Arguably that mentality of damage limitation followed him when he took over from Alex Ferguson this past summer. The match and result against Chelsea would testify to that. But Everton under Martinez have only lost one game in the league this season, away to the notoriously difficult Manchester City. Despite a blip which saw back-to-back nil-nil draws in November, this new Everton have learnt how to be adventurous and enterprising.

The important factor in this is that Everton play their own game when travelling away to the big clubs. They need to look like they belong if they’re to sustain this challenge on the top four. They looked good going forward in the Merseyside derby, where had it not been for a wasteful Gerard Deulofeu (or a good Simon Mignolet in goal), Everton would have added to their three goals scored.
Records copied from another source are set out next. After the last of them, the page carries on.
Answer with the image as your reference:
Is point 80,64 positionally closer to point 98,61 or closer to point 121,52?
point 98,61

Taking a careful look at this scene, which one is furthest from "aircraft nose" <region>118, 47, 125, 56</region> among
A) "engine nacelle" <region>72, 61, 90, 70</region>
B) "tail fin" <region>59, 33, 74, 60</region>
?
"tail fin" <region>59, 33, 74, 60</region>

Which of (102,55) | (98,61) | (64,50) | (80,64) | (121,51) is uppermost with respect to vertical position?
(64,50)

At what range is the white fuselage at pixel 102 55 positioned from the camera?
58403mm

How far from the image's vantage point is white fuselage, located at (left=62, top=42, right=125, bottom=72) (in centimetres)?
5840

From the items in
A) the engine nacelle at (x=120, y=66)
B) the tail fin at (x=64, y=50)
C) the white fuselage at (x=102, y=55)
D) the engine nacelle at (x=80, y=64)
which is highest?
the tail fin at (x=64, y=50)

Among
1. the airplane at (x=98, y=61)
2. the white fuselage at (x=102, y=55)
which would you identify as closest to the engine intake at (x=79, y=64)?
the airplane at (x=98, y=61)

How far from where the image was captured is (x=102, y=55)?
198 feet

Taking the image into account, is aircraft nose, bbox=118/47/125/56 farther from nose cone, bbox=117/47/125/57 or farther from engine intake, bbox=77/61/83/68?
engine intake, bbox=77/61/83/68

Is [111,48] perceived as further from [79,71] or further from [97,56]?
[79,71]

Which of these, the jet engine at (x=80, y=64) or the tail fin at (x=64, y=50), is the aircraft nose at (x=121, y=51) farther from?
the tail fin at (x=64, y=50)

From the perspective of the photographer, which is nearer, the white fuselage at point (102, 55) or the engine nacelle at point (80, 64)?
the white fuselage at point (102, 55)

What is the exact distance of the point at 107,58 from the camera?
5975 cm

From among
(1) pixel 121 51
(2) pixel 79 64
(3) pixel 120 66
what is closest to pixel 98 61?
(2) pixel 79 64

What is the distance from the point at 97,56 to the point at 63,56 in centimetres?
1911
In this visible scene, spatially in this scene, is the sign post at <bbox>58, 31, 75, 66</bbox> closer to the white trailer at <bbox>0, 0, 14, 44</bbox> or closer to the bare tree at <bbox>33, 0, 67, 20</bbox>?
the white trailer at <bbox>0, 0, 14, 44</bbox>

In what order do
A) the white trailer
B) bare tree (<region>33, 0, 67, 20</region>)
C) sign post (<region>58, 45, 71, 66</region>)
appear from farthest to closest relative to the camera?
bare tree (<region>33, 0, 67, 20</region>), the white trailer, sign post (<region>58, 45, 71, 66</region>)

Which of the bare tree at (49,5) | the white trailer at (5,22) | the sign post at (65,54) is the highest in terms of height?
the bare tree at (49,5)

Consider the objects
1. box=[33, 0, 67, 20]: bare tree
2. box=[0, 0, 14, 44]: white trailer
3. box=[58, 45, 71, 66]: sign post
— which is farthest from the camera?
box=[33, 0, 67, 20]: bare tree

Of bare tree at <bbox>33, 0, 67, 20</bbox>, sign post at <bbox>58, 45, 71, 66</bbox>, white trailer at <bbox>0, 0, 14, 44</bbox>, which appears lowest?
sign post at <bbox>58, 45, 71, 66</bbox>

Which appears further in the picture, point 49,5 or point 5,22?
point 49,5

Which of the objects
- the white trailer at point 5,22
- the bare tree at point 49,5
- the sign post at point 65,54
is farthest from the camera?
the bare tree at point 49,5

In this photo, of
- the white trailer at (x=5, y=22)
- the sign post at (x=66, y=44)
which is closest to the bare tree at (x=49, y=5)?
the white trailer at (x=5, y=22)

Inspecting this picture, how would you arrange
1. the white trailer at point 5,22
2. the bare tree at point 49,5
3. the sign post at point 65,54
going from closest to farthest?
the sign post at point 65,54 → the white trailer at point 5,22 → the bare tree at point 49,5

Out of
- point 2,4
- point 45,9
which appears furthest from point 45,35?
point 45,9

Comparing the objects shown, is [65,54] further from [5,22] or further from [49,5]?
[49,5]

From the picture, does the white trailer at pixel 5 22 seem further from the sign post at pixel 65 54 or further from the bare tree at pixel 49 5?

Make no mistake, Everton have the personnel to get good results away from home. Many of the top clubs in the league will put forward their interest in Romelu Lukaku at the end of the season when he returns to Chelsea; Leighton Baines is regularly linked with a move away, with United consistently leading the chase; Kevin Mirallas was close to signing for Arsenal before he decided on Everton; Gareth Barry is a title winner with Manchester City; and Ross Barkley has the makings of a future star at international level and one who is now a regular in the Everton team. It’s a “mental barrier that needs to be overcome, not a technical one,” as Martinez put it.

And it would be wrong to overlook Martinez’s willingness to play attacking football. Wigan, often terrible at the back, would on occasion cause problems for some of the better teams in the league. Martinez’s Wigan have in the past won away to Arsenal, Tottenham and Liverpool, and beat Manchester City at Wembley last season to lift the FA Cup. The Spaniard’s teams may have been poor and eventually unable to avoid relegation, but he’s not an advocate of defensive football.

Getting a result from Old Trafford isn’t an insurmountable task. Southampton have shown this season what a well organised side can do, while West Brom took all three points upon their visit in September. It’s not impossible. Bar Everton’s 4-4 draw at Old Trafford two seasons ago, it’s difficult to think of a time where Moyes urged his team to go for a positive result. It speaks of him rather than the club as a whole, especially considering the length of his stay at Everton.

Martinez has a chance to put that right. Of course, a swing in mentality and a dramatic improvement in results won’t happen overnight. But the Spaniard can announce himself and a new era at the club by ridding the team of the underdog tag and playing this newly-adopted attacking brand of football.